* **EXTRAIT FOURNI**
•••

Auteurs, 2020, source : base de données programme IUF [ADONA].

47Les individus spécifiques de chaque cluster, quant à eux, tendent à renforcer un peu plus les grandes logiques décrites à propos de leurs parangons respectifs, et à les diffuser sur de nouveaux territoires pionniers en matière de mise en art. Apparaissent ici nombre de sites des pays émergents.

48Ainsi, les idéaux-types de "l'art-washing" sont installés en Chine, au Mexique, en Afrique du Sud, mais aussi en France et aux États-Unis. Ce sont des parcs de sculptures mettant en scène une raison d’être associée à une spécificité nationale forte : financière en Chine, écologique et touristique au Mexique, enclavement privatisé en Afrique du Sud, art foncier en France et identité pionnière aux États-Unis.

49Les idéaux-types de "l'art territorial des périphéries" se localisent essentiellement en France, ainsi qu’en Espagne (Lanzarote) et en Finlande. Ils correspondent à de grands projets artistiques cogérés par la puissance publique au service du développement territorial via, par exemple, la mise en tourisme (pour le cas de Lanzarote : voir Guyot, 2019). La surreprésentation ici de cas français (32 sites sur 64) montre bien le leadership de ce pays sur cette forme de mise en art, développée à grand renfort d’argent public, avec un soutien sans faille des collectivités locales et de réseaux de commissaires artistiques appartenant aux DRAC (Direction Régionale des Affaires Culturelles) ou aux structures artistiques territoriales.

50Les idéaux-types du "front éco-artistique" sont répartis dans les pays du grand nord (Norvège, Islande, Groenland) et en Amérique latine (Costa Rica, Colombie). Dans les deux cas, on a affaire à des pays supports de fronts écologiques très actifs, pour diverses raisons, où l’art est mobilisé au service d’un engagement environnemental actif. La création des œuvres-projets reste l’apanage de résidences artistiques ouvertes sur les artistes internationaux mais aussi très connectées avec le territoire et les enjeux locaux, en particulier écologiques.

51Le tableau 3 ci-dessous conduit à des ressources web et bibliographiques permettant aux lecteurs d’avoir un accès extensif à certains exemples concrets de sites appartenant aux trois clusters.

Tableau 3 : ressources bibliographiques et WEB sur quelques exemples de parangons, idéaux-types et autres sites appartenant aux trois clusters mis en lumière

Clusters

Catégories de sites artistiques

1 : les parcs de sculpture de l’art washing

2 : l’art territorial des périphéries

3 : le front éco-artistique des œuvres-projets

Indiv.

moyens

Nom

Monastère de Schoenthal (Suisse)

Les Géants du Nideck (France)

Koumaria - Medea Electronique (Grèce)

•••

* **DONNÉES PRÉSENTÉES**
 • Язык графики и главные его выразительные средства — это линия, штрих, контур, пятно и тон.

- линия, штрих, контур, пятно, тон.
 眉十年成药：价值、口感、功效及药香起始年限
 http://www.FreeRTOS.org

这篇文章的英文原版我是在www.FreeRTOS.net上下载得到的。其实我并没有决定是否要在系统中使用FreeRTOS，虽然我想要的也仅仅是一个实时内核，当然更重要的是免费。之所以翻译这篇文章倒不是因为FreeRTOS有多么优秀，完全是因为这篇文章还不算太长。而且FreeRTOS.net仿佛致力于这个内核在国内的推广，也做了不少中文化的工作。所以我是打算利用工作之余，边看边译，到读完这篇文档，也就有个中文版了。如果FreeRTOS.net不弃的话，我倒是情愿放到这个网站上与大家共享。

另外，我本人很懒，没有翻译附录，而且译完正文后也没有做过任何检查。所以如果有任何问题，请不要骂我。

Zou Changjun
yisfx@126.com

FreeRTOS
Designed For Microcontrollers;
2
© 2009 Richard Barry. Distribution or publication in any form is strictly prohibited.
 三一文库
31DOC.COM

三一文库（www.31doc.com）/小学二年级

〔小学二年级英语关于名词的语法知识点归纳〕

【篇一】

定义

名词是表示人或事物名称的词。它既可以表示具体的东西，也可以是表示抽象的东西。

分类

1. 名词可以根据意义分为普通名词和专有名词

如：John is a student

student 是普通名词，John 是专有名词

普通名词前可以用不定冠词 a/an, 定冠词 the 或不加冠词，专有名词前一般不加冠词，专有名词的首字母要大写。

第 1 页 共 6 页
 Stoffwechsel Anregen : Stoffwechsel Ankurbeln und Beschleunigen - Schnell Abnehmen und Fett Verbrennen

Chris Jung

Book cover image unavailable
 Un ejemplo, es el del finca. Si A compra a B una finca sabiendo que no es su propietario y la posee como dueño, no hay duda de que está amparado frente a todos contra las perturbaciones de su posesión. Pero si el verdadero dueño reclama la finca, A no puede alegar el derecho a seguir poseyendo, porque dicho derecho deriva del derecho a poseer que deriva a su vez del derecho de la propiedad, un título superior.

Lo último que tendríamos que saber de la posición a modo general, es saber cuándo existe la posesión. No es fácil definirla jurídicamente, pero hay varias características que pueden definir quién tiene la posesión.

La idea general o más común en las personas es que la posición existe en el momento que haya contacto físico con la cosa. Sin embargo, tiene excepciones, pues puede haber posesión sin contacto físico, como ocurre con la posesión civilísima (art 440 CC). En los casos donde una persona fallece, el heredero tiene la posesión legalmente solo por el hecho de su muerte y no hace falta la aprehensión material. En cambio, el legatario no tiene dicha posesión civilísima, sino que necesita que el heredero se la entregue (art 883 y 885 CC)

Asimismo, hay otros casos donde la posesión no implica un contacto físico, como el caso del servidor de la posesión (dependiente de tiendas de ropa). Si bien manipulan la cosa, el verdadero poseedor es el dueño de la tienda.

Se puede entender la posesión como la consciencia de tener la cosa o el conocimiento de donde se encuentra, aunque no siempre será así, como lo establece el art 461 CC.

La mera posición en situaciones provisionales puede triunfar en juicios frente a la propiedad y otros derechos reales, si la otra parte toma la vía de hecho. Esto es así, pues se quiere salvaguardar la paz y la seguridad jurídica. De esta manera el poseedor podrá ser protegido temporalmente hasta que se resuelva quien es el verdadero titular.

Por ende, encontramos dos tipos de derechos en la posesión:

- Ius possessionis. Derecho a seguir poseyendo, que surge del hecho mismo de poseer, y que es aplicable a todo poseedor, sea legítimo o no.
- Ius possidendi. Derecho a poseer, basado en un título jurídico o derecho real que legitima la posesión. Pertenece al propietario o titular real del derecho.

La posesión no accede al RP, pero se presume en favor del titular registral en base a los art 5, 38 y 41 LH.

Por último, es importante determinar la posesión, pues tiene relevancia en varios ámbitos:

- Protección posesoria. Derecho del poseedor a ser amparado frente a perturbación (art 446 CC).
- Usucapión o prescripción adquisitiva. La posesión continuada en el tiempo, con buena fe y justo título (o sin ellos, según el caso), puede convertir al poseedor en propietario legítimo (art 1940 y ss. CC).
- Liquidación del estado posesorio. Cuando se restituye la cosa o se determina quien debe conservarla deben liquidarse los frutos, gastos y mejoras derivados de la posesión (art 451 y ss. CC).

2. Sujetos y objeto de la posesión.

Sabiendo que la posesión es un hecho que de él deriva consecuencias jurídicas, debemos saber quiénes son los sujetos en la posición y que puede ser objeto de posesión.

•••

* **CONSIGNE**
Dans l'extrait sur les sites de mise en art, recopiez à l'identique le passage allant de « 51Le tableau 3 » jusqu'à « aux trois clusters. ».

* **VOTRE RÉPONSE**
51Le tableau 3 ci-dessous conduit à des ressources web et bibliographiques permettant aux lecteurs d’avoir un accès extensif à certains exemples concrets de sites appartenant aux trois clusters.